Here’s what I assembled:

  • 1 pound of lamb stew meat, cut into 1.5 inch chunks
  • 2 small onions, coarsely chopped
  • 2 large carrots, coarsely chopped
  • 7 cloves of garlic, minced
  • 4 ounces of mushrooms, quartered
  • 2 tablespoons of coconut oil
  • 2 tablespoons of Penzeys Rogan Josh seasoning
  • ½ cup of coconut milk
  • ½ cup of water
  • Kosher salt
  • Freshly ground black pepper

Here’s how I made it:

I assembled and chopped my ingredients and preheated my oven to 300 F.

I don’t know about you, but despite what the label says, this doesn’t look like ground lamb to me…

I heated the coconut oil in a Dutch oven over medium high heat and tossed the lamb with salt and pepper. Once the pot was hot, I seared my lamb chunks in a single layer for about 4 minutes undisturbed on each side.

I removed the browned lamb to a separate plate and added the carrots and onions to the empty pot. When the onions were translucent…

…I threw in the mushrooms along with a dash of salt and pepper.
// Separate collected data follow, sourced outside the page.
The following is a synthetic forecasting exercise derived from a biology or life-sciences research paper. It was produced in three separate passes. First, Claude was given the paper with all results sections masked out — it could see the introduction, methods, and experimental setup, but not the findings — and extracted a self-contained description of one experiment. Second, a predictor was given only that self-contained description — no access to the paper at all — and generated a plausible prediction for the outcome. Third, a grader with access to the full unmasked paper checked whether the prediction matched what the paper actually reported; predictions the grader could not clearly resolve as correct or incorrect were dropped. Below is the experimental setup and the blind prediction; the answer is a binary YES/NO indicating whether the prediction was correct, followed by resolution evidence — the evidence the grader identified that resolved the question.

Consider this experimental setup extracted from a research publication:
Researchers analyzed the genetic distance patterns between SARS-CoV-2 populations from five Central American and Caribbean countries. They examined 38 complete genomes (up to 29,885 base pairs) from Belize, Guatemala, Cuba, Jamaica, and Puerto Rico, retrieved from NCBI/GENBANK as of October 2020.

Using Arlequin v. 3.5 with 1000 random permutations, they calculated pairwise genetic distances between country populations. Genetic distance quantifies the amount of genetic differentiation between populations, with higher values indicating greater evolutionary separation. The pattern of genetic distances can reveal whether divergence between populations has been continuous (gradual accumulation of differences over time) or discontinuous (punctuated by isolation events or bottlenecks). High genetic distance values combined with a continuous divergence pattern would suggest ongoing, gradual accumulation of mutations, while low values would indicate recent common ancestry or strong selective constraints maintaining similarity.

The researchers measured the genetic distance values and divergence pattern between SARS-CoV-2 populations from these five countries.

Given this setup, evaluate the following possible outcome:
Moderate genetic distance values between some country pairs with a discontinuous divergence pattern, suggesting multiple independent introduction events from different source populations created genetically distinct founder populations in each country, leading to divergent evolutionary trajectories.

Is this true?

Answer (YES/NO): NO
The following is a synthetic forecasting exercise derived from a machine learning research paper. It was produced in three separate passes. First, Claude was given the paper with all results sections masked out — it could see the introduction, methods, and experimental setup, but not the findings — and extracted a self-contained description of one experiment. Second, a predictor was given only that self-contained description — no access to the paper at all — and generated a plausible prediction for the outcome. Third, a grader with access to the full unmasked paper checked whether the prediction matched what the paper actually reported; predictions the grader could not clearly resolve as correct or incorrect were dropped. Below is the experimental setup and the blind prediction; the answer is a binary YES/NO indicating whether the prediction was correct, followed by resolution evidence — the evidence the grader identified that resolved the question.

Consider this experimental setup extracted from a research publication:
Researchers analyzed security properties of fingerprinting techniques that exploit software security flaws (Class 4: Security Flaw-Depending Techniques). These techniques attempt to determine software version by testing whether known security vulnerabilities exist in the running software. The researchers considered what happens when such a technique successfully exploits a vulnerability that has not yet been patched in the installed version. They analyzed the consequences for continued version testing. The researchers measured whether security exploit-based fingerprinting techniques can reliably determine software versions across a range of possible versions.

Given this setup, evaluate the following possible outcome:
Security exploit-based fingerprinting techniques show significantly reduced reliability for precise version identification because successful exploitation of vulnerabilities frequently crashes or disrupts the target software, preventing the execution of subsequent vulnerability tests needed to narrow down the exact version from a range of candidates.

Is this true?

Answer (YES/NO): YES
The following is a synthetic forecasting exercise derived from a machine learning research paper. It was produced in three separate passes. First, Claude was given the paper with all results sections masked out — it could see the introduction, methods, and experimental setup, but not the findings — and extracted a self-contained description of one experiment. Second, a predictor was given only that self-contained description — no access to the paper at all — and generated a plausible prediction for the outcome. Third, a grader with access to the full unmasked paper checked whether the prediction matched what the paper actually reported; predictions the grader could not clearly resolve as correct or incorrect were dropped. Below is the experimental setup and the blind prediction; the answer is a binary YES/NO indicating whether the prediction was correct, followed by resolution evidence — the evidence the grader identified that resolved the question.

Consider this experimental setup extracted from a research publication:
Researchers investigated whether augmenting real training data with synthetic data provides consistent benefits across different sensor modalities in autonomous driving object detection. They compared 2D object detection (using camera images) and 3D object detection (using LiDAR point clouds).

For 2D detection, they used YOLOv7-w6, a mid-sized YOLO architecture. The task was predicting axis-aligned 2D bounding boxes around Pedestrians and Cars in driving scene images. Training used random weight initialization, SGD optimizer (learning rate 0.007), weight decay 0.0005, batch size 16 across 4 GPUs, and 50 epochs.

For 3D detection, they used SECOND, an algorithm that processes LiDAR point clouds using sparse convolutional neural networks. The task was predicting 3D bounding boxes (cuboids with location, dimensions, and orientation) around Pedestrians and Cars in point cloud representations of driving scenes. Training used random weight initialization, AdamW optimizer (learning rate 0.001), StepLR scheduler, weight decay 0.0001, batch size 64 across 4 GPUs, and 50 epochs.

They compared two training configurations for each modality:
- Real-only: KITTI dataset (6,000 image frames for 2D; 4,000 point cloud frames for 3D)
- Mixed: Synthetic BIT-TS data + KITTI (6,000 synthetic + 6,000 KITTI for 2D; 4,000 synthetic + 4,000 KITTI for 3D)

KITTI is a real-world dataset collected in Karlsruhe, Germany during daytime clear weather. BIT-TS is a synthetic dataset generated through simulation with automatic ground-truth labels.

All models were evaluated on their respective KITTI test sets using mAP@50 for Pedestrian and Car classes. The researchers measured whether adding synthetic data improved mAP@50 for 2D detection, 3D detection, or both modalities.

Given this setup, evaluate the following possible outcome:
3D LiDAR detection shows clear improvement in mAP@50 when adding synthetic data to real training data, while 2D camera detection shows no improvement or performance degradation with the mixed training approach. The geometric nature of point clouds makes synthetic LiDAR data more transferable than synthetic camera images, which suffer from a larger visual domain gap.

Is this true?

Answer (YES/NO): NO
After the liquid had cooked off, I tossed in the garlic and stirred everything around until fragrant (around 30 seconds). Next, I added lamb back in along with the Rogan Josh seasoning, making sure it was well distributed.

Then, I poured in the coconut milk and water.

The liquid level was about ¾ the way up the meat and veggies. I covered my pot and stuck it in my oven for until the meat was nice and tender (about 1.5 to 2 hours). (I like to braise my stews in the oven ‘cause the temperature is constant, the flavors get concentrated, and you don’t have to babysit it).

Wow! This dish is awesome! Next time, I’m gonna double the amount of meat because the pot only yielded about three servings. Also, the spice blend packs some heat, so back off on the seasoning if you can’t take it.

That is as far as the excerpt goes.